## Problem to work on:
Pick out every line of the listing below that contains the word "instances", and copy each of those lines in full.

## Data lines:

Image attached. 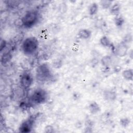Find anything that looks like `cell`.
Wrapping results in <instances>:
<instances>
[{
  "instance_id": "cell-8",
  "label": "cell",
  "mask_w": 133,
  "mask_h": 133,
  "mask_svg": "<svg viewBox=\"0 0 133 133\" xmlns=\"http://www.w3.org/2000/svg\"><path fill=\"white\" fill-rule=\"evenodd\" d=\"M91 35V32L87 29H81L78 33V36L79 38L83 39H87L90 38Z\"/></svg>"
},
{
  "instance_id": "cell-14",
  "label": "cell",
  "mask_w": 133,
  "mask_h": 133,
  "mask_svg": "<svg viewBox=\"0 0 133 133\" xmlns=\"http://www.w3.org/2000/svg\"><path fill=\"white\" fill-rule=\"evenodd\" d=\"M100 43L104 47H110L111 44L109 38L106 36H103L100 38Z\"/></svg>"
},
{
  "instance_id": "cell-4",
  "label": "cell",
  "mask_w": 133,
  "mask_h": 133,
  "mask_svg": "<svg viewBox=\"0 0 133 133\" xmlns=\"http://www.w3.org/2000/svg\"><path fill=\"white\" fill-rule=\"evenodd\" d=\"M48 98L47 91L41 88L35 89L30 97V100L34 104H42L46 101Z\"/></svg>"
},
{
  "instance_id": "cell-16",
  "label": "cell",
  "mask_w": 133,
  "mask_h": 133,
  "mask_svg": "<svg viewBox=\"0 0 133 133\" xmlns=\"http://www.w3.org/2000/svg\"><path fill=\"white\" fill-rule=\"evenodd\" d=\"M100 5L103 9H108L112 5V2L110 1H102L100 2Z\"/></svg>"
},
{
  "instance_id": "cell-18",
  "label": "cell",
  "mask_w": 133,
  "mask_h": 133,
  "mask_svg": "<svg viewBox=\"0 0 133 133\" xmlns=\"http://www.w3.org/2000/svg\"><path fill=\"white\" fill-rule=\"evenodd\" d=\"M6 46H7V42L4 39L1 40V45H0V50H1V51H2L5 48Z\"/></svg>"
},
{
  "instance_id": "cell-11",
  "label": "cell",
  "mask_w": 133,
  "mask_h": 133,
  "mask_svg": "<svg viewBox=\"0 0 133 133\" xmlns=\"http://www.w3.org/2000/svg\"><path fill=\"white\" fill-rule=\"evenodd\" d=\"M122 76L124 79L127 81H131L133 78V71L131 69L124 70L122 72Z\"/></svg>"
},
{
  "instance_id": "cell-5",
  "label": "cell",
  "mask_w": 133,
  "mask_h": 133,
  "mask_svg": "<svg viewBox=\"0 0 133 133\" xmlns=\"http://www.w3.org/2000/svg\"><path fill=\"white\" fill-rule=\"evenodd\" d=\"M33 78L30 72H24L21 75L20 84L23 89L27 90L30 88L33 83Z\"/></svg>"
},
{
  "instance_id": "cell-15",
  "label": "cell",
  "mask_w": 133,
  "mask_h": 133,
  "mask_svg": "<svg viewBox=\"0 0 133 133\" xmlns=\"http://www.w3.org/2000/svg\"><path fill=\"white\" fill-rule=\"evenodd\" d=\"M114 22H115V23L116 26H121L124 23V20L122 17L117 15V16H115V18L114 19Z\"/></svg>"
},
{
  "instance_id": "cell-3",
  "label": "cell",
  "mask_w": 133,
  "mask_h": 133,
  "mask_svg": "<svg viewBox=\"0 0 133 133\" xmlns=\"http://www.w3.org/2000/svg\"><path fill=\"white\" fill-rule=\"evenodd\" d=\"M52 72L50 66L46 63L39 64L35 70V77L40 82H45L51 79Z\"/></svg>"
},
{
  "instance_id": "cell-6",
  "label": "cell",
  "mask_w": 133,
  "mask_h": 133,
  "mask_svg": "<svg viewBox=\"0 0 133 133\" xmlns=\"http://www.w3.org/2000/svg\"><path fill=\"white\" fill-rule=\"evenodd\" d=\"M36 116L32 115L30 117L23 121L19 128L20 132H30L33 128L34 122L36 119Z\"/></svg>"
},
{
  "instance_id": "cell-1",
  "label": "cell",
  "mask_w": 133,
  "mask_h": 133,
  "mask_svg": "<svg viewBox=\"0 0 133 133\" xmlns=\"http://www.w3.org/2000/svg\"><path fill=\"white\" fill-rule=\"evenodd\" d=\"M38 41L35 36H30L25 38L22 44L21 48L23 54L26 56L34 54L38 47Z\"/></svg>"
},
{
  "instance_id": "cell-17",
  "label": "cell",
  "mask_w": 133,
  "mask_h": 133,
  "mask_svg": "<svg viewBox=\"0 0 133 133\" xmlns=\"http://www.w3.org/2000/svg\"><path fill=\"white\" fill-rule=\"evenodd\" d=\"M130 123V120L128 118H123L120 119V124L121 126L126 127L129 125Z\"/></svg>"
},
{
  "instance_id": "cell-10",
  "label": "cell",
  "mask_w": 133,
  "mask_h": 133,
  "mask_svg": "<svg viewBox=\"0 0 133 133\" xmlns=\"http://www.w3.org/2000/svg\"><path fill=\"white\" fill-rule=\"evenodd\" d=\"M89 110L91 114H95L100 111V107L96 102H92L89 105Z\"/></svg>"
},
{
  "instance_id": "cell-2",
  "label": "cell",
  "mask_w": 133,
  "mask_h": 133,
  "mask_svg": "<svg viewBox=\"0 0 133 133\" xmlns=\"http://www.w3.org/2000/svg\"><path fill=\"white\" fill-rule=\"evenodd\" d=\"M39 18V14L37 10H29L24 14L21 19L22 25L24 28L30 29L37 23Z\"/></svg>"
},
{
  "instance_id": "cell-9",
  "label": "cell",
  "mask_w": 133,
  "mask_h": 133,
  "mask_svg": "<svg viewBox=\"0 0 133 133\" xmlns=\"http://www.w3.org/2000/svg\"><path fill=\"white\" fill-rule=\"evenodd\" d=\"M109 9L111 14L116 16L119 14L121 10V6L119 3H115L112 5Z\"/></svg>"
},
{
  "instance_id": "cell-12",
  "label": "cell",
  "mask_w": 133,
  "mask_h": 133,
  "mask_svg": "<svg viewBox=\"0 0 133 133\" xmlns=\"http://www.w3.org/2000/svg\"><path fill=\"white\" fill-rule=\"evenodd\" d=\"M98 5L96 3H91L88 8V12L89 15L91 16L96 15L98 12Z\"/></svg>"
},
{
  "instance_id": "cell-13",
  "label": "cell",
  "mask_w": 133,
  "mask_h": 133,
  "mask_svg": "<svg viewBox=\"0 0 133 133\" xmlns=\"http://www.w3.org/2000/svg\"><path fill=\"white\" fill-rule=\"evenodd\" d=\"M12 56L10 52H6L1 57V62L2 64H5L8 62L10 61V60L11 59Z\"/></svg>"
},
{
  "instance_id": "cell-7",
  "label": "cell",
  "mask_w": 133,
  "mask_h": 133,
  "mask_svg": "<svg viewBox=\"0 0 133 133\" xmlns=\"http://www.w3.org/2000/svg\"><path fill=\"white\" fill-rule=\"evenodd\" d=\"M128 48L124 43L119 44L116 47L115 51L116 54L119 57H123L126 55L127 52Z\"/></svg>"
}]
</instances>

## Reply to the exercise:
Wrapping results in <instances>:
<instances>
</instances>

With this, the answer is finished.